== Exercices ==
1. Dites si chacune des affirmations suivantes est conforme au texte sur le Zamrock, en répondant par oui ou par non et en citant exactement les mots décisifs du texte.
(a) Les fraudeurs venaient des pays voisins.
(b) Jagari devint d'abord mineur, puis professeur.
(c) Le piratage entraîna la disparition définitive du Zamrock.
2. Répondez brièvement à ces questions sur le texte consacré au Zamrock.
(a) Vers quoi bien des groupes de cette ère se tournèrent-ils ?
(b) Quel métier Jagari exerça-t-il en premier ?
(c) Où le Zamrock survécut-il ?
3. Recopiez fidèlement le passage du texte sur le Zamrock, depuis « Le piratage musical » jusqu'à « puis un mineur. » inclus.

== Extrait du document ==
◆ ◆ ◆
Le piratage musical frappa durement le Zamrock, car en absence de garde-fous, les fraudeurs des pays voisins furent en mesure de faire des profits en vendant et en copiant la musique des artistes zambiens. Bien des groupes de cette ère durent donc quitter leurs activités musicales professionnelles pour se tourner vers d’autres métiers afin de subvenir à leurs besoins et à ceux de leurs familles. Jagari, par exemple, devint professeur puis un mineur.
Mais cela ne signifia pas pour autant la mort définitive du Zamrock. Il survécut en marge et tenta parfois d’essayer de revenir au grand jour et à l’attention des amoureux de musique.
◆ ◆ ◆
== Jeu de données ==
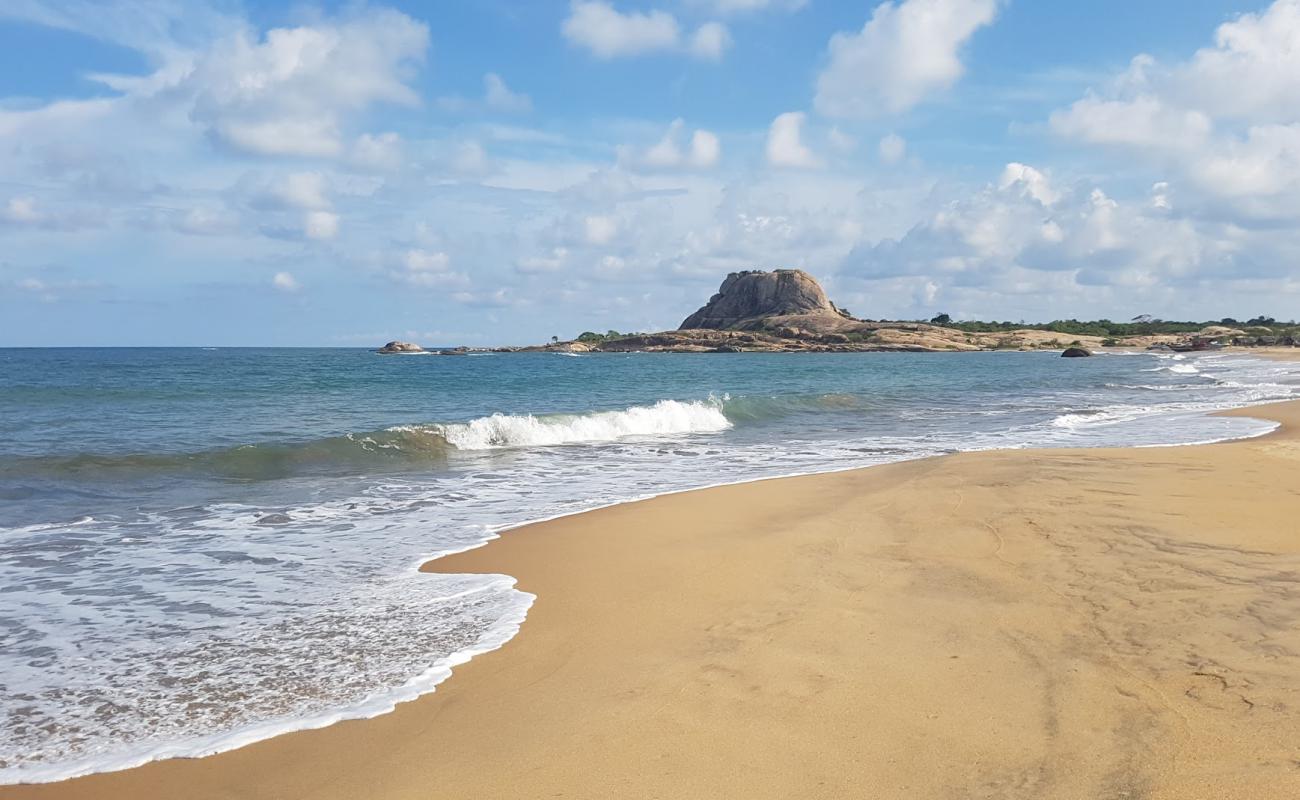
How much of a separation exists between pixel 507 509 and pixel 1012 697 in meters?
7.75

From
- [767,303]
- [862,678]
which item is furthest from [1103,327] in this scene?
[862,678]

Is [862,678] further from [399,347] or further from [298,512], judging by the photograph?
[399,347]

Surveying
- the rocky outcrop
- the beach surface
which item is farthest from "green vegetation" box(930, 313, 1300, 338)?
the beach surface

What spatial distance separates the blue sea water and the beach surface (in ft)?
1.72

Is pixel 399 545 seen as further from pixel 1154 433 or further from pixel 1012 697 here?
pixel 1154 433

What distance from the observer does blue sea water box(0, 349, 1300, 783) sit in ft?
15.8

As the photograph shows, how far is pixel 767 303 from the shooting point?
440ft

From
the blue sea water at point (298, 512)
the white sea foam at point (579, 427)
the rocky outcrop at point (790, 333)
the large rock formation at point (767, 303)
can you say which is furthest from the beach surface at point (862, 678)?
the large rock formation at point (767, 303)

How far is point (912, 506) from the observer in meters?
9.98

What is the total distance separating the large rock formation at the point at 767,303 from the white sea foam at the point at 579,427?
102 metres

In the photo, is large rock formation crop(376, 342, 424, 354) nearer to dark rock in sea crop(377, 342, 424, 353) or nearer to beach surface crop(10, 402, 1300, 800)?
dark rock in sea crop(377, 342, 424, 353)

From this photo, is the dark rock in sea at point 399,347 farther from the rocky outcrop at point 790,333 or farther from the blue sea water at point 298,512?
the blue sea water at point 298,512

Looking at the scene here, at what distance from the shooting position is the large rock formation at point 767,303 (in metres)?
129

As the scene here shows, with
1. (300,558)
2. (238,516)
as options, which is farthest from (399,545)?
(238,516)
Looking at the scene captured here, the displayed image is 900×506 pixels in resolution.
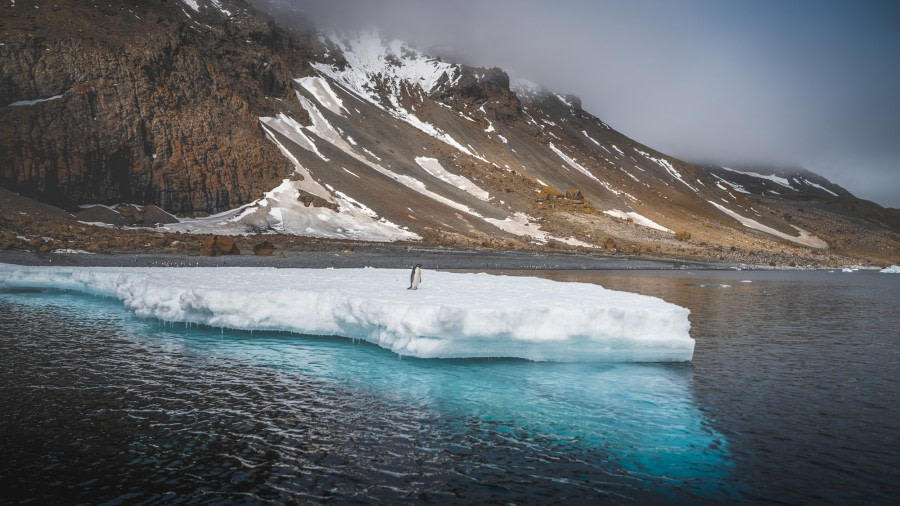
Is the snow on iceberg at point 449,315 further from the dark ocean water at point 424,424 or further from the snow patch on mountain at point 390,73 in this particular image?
◆ ◆ ◆
== Corrigé ==
1.
(a) Oui : « les fraudeurs des pays voisins ».
(b) Non : « Jagari, par exemple, devint professeur puis un mineur ».
(c) Non : « cela ne signifia pas pour autant la mort définitive du Zamrock ».

2.
(a) Vers d'autres métiers.
(b) Professeur.
(c) En marge.

3.
Le piratage musical frappa durement le Zamrock, car en absence de garde-fous, les fraudeurs des pays voisins furent en mesure de faire des profits en vendant et en copiant la musique des artistes zambiens. Bien des groupes de cette ère durent donc quitter leurs activités musicales professionnelles pour se tourner vers d’autres métiers afin de subvenir à leurs besoins et à ceux de leurs familles. Jagari, par exemple, devint professeur puis un mineur.